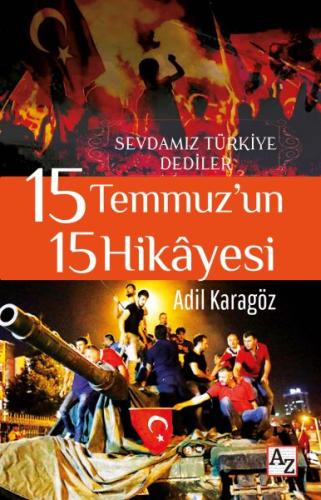 15 Temmuz’un 15 Hikayesi %23 indirimli Adil Karagöz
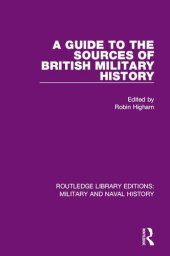 book A Guide to the Sources of British Military History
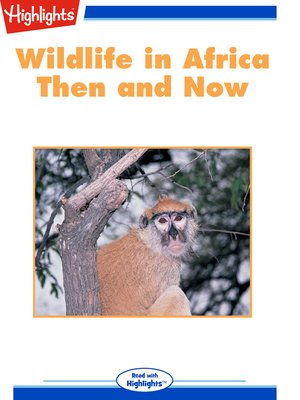 cover image of Wildlife in Africa: Then and Now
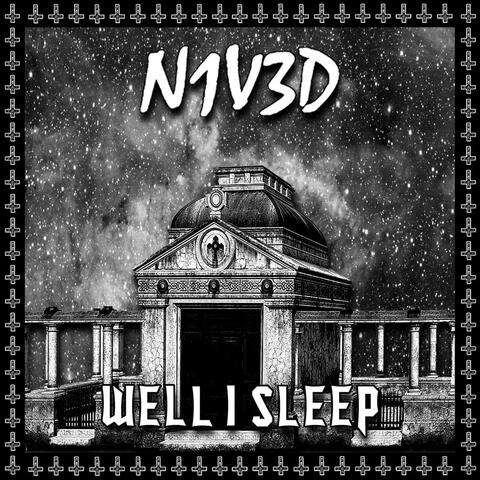 Well I Sleep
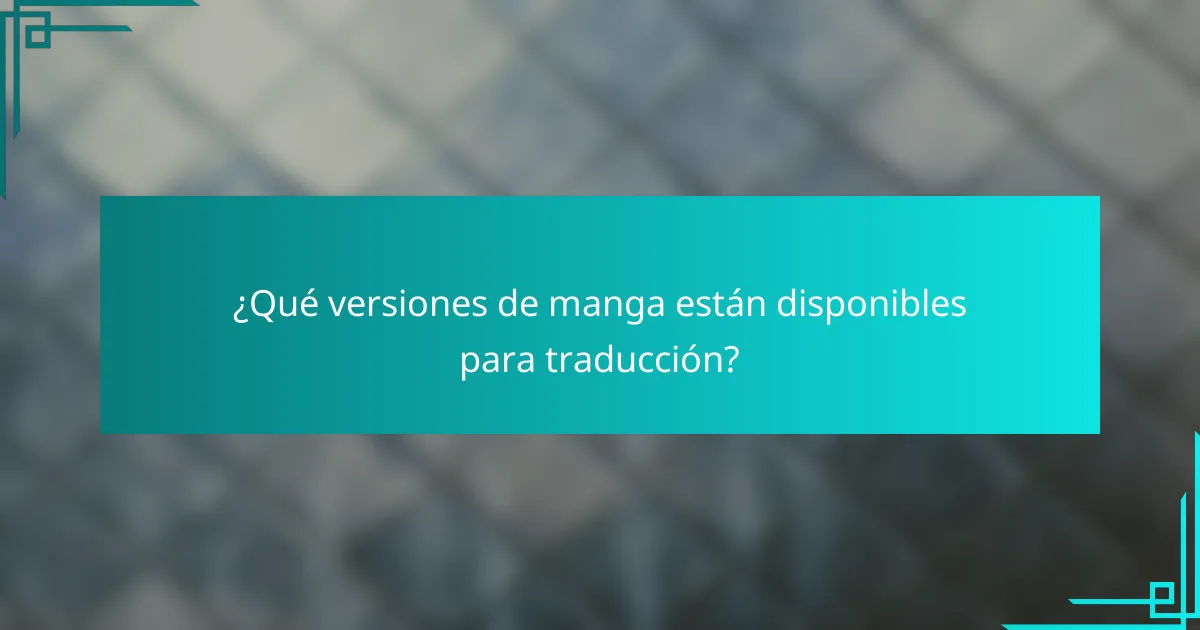 ¿Qué versiones de manga están disponibles para traducción?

──────

**TASK OBJECTIVE:** Retype all the material word for word while skipping any picture it contains.

**EXPECTED ANSWER:**
 15 Temmuz’un 15 Hikayesi %23 indirimli Adil Karagöz
 book A Guide to the Sources of British Military History
 cover image of Wildlife in Africa: Then and Now
 Well I Sleep
 ¿Qué versiones de manga están disponibles para traducción?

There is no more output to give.